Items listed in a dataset
= Beginning of Section =
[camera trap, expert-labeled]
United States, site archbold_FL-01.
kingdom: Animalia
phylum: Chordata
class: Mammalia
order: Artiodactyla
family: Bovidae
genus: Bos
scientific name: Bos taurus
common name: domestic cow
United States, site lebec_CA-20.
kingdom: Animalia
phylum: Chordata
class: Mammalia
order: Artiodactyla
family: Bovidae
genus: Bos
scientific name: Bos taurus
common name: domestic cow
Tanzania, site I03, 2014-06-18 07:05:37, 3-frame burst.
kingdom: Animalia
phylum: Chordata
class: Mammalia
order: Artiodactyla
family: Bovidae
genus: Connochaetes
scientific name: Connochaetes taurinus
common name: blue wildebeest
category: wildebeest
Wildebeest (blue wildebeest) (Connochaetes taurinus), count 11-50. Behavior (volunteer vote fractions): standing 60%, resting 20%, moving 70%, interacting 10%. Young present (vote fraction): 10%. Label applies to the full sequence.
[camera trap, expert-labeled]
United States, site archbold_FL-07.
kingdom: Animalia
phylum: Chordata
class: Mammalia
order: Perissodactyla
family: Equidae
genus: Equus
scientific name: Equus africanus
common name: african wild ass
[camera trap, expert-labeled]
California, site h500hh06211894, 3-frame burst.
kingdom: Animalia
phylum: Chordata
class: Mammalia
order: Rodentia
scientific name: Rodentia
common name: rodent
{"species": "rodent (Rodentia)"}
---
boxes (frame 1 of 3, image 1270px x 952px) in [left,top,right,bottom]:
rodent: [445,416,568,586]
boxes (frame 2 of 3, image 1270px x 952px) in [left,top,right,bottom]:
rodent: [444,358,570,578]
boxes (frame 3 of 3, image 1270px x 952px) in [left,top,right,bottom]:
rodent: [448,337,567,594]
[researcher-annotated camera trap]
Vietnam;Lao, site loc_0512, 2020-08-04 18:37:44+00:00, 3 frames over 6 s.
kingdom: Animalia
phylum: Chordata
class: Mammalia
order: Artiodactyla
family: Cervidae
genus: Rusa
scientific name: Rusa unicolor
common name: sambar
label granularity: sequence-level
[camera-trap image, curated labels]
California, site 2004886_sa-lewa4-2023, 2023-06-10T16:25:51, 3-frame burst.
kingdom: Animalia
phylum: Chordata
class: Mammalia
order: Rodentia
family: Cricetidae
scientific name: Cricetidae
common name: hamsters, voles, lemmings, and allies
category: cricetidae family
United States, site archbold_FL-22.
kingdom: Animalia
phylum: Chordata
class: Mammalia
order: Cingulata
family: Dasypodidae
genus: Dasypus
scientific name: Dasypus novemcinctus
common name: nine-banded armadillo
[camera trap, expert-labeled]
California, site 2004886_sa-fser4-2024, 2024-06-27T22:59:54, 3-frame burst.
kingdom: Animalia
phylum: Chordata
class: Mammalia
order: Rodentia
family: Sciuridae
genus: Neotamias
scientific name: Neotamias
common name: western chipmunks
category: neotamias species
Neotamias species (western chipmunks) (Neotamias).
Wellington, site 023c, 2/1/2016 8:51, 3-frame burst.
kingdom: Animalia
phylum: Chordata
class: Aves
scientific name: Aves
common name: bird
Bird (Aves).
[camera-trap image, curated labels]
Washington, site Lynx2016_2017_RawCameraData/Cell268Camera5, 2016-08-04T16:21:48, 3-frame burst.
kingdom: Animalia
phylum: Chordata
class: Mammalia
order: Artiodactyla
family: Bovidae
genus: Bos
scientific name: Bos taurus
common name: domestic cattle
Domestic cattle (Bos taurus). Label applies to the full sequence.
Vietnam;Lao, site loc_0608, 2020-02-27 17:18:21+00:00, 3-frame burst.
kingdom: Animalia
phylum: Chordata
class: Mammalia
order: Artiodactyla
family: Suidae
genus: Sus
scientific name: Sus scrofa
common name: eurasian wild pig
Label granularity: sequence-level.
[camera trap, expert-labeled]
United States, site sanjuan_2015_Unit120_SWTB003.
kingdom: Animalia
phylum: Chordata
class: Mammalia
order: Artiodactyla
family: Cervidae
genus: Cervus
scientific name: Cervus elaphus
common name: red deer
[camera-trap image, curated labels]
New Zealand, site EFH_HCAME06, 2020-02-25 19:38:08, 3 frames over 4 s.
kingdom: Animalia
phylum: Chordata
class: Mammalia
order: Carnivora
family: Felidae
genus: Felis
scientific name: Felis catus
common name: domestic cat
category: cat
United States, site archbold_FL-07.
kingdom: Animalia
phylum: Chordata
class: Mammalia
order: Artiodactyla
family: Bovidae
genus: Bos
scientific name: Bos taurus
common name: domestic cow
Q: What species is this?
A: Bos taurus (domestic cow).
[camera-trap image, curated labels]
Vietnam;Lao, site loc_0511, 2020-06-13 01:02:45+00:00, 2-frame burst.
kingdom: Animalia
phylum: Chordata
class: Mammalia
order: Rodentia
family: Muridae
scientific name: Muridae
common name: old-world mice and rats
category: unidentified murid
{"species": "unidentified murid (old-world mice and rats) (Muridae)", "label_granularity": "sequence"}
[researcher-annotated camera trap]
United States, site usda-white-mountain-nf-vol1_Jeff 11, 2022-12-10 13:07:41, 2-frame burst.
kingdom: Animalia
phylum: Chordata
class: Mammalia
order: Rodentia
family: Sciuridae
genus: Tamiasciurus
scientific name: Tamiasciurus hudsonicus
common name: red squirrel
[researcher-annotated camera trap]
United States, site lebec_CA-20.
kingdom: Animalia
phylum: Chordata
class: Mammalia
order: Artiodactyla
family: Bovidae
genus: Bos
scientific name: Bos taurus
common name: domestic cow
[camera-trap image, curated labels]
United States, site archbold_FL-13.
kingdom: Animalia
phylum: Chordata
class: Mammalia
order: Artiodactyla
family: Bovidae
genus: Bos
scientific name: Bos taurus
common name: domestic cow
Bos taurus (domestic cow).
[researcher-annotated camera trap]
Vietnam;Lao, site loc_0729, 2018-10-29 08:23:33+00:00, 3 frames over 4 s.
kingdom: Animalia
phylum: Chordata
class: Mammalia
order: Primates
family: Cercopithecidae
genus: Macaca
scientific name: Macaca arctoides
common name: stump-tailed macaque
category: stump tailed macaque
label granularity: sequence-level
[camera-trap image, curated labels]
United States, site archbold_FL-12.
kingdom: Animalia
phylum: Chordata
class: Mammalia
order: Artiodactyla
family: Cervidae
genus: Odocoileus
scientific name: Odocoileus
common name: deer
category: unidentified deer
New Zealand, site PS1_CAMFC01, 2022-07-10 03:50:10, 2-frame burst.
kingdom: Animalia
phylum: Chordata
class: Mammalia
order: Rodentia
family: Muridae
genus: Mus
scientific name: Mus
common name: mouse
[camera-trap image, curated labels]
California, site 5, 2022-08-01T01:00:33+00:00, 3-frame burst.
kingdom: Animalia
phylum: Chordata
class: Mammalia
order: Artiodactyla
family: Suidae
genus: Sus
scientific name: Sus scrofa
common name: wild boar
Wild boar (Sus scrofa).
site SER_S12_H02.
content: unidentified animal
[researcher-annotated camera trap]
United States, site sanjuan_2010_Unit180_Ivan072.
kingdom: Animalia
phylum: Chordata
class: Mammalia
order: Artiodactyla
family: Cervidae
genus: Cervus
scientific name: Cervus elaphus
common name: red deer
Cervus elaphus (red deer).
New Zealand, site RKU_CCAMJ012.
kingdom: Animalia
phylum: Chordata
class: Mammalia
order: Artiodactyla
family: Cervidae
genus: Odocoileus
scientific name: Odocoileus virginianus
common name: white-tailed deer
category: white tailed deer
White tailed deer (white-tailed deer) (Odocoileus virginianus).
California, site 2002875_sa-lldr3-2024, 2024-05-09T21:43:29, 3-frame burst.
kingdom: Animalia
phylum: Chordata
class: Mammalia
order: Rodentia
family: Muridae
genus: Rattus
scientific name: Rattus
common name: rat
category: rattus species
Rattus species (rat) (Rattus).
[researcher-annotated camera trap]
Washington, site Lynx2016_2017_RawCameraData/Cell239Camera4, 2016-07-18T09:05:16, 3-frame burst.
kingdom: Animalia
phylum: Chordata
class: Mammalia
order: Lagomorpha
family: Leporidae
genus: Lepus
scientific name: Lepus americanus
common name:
= End of Section =
**DIRECTIONS FOR THIS TASK**
Beginning at the line that contains "category: rattus species", reproduce every line down to the last line of the entries above, exactly and only those.

**FINISHED EXERCISE**
category: rattus species
Rattus species (rat) (Rattus).
[researcher-annotated camera trap]
Washington, site Lynx2016_2017_RawCameraData/Cell239Camera4, 2016-07-18T09:05:16, 3-frame burst.
kingdom: Animalia
phylum: Chordata
class: Mammalia
order: Lagomorpha
family: Leporidae
genus: Lepus
scientific name: Lepus americanus
common name:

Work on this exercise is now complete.